Integrative genomic and machine learning approaches reveal evolutionary signatures in the winged bean mitochondrial genome.
Nikhil Kumar Singh, Binay K Singh, Piyush Kumar, Avinash Pandey, Sudhir Kumar, Sujit Kumar Bishi, A Pattanayak, V P Bhadana, Sujay Rakshit, Kishor U Tribhuvan
Abstract
Open AccessThe mitochondrial genome of Psophocarpus tetragonolobus (winged bean), a nutritionally valuable yet genomically underexplored tropical legume, was assembled using high-coverage PacBio long reads and Illumina short reads. The 366,925 bp circular genome encodes 64 genes (38 protein-coding, 20 tRNAs, 6 rRNAs) and contains nine fragmented protein-coding genes, indicative of dynamic mitogenome architecture. Repeat profiling revealed 100 dispersed repeats (30-110 bp) and 25 SSRs (4.95% of the genome), with assembly graph inspection and recombination models supporting subgenomic circles and isoforms.
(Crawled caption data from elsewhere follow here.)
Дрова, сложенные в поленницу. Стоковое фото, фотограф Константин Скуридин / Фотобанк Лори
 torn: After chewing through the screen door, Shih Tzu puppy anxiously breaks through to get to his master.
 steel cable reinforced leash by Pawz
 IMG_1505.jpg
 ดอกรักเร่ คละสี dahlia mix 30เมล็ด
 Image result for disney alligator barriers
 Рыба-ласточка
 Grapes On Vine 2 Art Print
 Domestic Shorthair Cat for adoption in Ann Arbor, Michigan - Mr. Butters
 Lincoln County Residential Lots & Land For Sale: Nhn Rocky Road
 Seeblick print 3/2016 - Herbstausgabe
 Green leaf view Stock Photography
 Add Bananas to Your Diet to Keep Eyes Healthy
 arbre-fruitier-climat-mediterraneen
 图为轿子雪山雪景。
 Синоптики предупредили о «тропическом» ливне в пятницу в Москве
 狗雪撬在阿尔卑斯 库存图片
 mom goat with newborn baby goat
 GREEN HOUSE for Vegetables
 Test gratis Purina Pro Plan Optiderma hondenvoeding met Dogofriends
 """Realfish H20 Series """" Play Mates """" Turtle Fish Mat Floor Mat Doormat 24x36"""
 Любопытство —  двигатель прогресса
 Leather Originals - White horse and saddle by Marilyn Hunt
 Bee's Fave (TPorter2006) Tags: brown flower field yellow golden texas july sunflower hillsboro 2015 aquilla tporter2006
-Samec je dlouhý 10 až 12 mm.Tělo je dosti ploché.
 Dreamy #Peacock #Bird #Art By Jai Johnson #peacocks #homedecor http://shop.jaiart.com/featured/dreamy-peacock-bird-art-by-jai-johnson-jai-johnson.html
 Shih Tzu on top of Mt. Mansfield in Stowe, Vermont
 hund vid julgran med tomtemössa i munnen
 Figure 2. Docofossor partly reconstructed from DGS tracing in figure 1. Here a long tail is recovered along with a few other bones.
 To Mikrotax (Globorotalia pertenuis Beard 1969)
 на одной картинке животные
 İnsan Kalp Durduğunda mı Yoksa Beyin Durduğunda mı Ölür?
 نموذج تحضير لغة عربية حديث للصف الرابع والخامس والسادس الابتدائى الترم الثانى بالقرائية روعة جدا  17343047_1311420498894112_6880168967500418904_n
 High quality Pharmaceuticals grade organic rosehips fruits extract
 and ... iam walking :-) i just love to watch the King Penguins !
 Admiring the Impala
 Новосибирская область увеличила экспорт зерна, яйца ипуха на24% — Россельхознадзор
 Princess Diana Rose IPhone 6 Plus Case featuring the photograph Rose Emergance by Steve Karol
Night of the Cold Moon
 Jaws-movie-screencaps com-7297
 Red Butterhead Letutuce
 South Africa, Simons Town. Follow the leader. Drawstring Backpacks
Comparative analyses across 15 legumes showed pervasive purifying selection, with positive selection in specific codons of atp4, ccmB, cox1, nad3, and rps10. Codon usage analyses showed that mitochondrial genes exhibit moderate bias largely shaped by mutational pressure, whereas chloroplast genes display stronger selective constraints. Synteny mapping revealed multiple conserved and inverted regions between organelles, highlighting structural divergence. To bridge structural and compositional insights, we developed a novel machine learning framework trained on 14 codon bias features that discriminate organelle origin with upto 0.96 AUC, identifying GC3s as the most informative predictor. This represents the first ML-based classification of plant organelle genomes and demonstrate that codon composition encodes an evolutionarily conserved "organelle signatures". This approach not only elucidates the evolutionary architecture of P. tetragonolobus mitogenome but also establishes a transferable model for organelle genome classification and comparative analysis across plants and other eukaryotic lineages.